I don't know how to speak to you Without carrying everything at once. So I'll start here With what the papers never asked And the courts could never hold.
You & I come from the same Woman. She was our mother Before she became a headline, Before her name was spoken Only in past tense. That truth stays No matter what happened after.
When I read about that night, I feel the split again, Love on one side, Horror on the other, And nowhere to set them down. I am not writing to rewrite facts. I am writing because silence Has already taken too much from us.
I think about what shaped you. What shaped me. About how pain doesn't arrive Suddenly, Fully formed. It accumulates, Through addiction, loss, systems that Break families early And call it protection.
None of this erases what happened. None of it brings our Mom back. There is poem strong enough To undo that night, Or soften the reality of it.
But I need you to know this: You are still my sister. That doesn't disappear Because grief became unbearable.
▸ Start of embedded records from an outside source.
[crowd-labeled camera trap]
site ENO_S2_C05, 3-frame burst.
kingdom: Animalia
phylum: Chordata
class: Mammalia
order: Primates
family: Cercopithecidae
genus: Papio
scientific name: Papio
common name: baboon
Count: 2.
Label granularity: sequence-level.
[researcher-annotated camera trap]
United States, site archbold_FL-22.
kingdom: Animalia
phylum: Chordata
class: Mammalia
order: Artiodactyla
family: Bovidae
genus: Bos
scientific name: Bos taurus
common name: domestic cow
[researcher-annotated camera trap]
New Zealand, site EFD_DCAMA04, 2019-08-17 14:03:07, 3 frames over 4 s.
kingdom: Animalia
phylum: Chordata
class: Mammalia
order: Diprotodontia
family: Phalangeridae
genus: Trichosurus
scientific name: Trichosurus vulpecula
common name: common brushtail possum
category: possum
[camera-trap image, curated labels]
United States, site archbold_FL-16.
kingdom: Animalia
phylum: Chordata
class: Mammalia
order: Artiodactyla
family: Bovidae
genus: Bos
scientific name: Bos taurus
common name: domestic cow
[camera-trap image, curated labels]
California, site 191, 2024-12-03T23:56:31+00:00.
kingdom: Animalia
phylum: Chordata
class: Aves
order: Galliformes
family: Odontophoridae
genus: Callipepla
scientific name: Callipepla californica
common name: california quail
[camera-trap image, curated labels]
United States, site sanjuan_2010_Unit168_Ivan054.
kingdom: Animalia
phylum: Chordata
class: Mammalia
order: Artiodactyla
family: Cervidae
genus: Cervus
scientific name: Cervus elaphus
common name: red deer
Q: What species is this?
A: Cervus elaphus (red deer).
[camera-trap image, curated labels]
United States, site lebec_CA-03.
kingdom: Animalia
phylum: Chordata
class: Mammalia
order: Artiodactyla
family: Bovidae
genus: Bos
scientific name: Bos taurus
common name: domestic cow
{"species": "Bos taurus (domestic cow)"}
Because alcohol blurred what should Never be blurred. Because tragedy took everything Too far.
I don't know what you remember. I don't know what memories haunt You Or what silence lives in your chest. I imagine you carry weight That has no name, That no sentence can complete.
I carry my own, A different kind of loss, But loss all the same. A mother gone. A family that never got the chance To heal before it shattered.
I hold anger. And sorrow. And questions with no place to land. I hold boundaries And still I hold grief for you, too.
This is not forgiveness written Prematurely. This is not forgetting. This is acknowledgment, That we are both daughters of the Same woman, Both shaped by a history that failed us, Both surviving something That never should have happened.
I don't know what comes next for us. I only know that love Does not always look clean or simple, And sometimes it speaks By refusing to erase either the harm Or the humanity.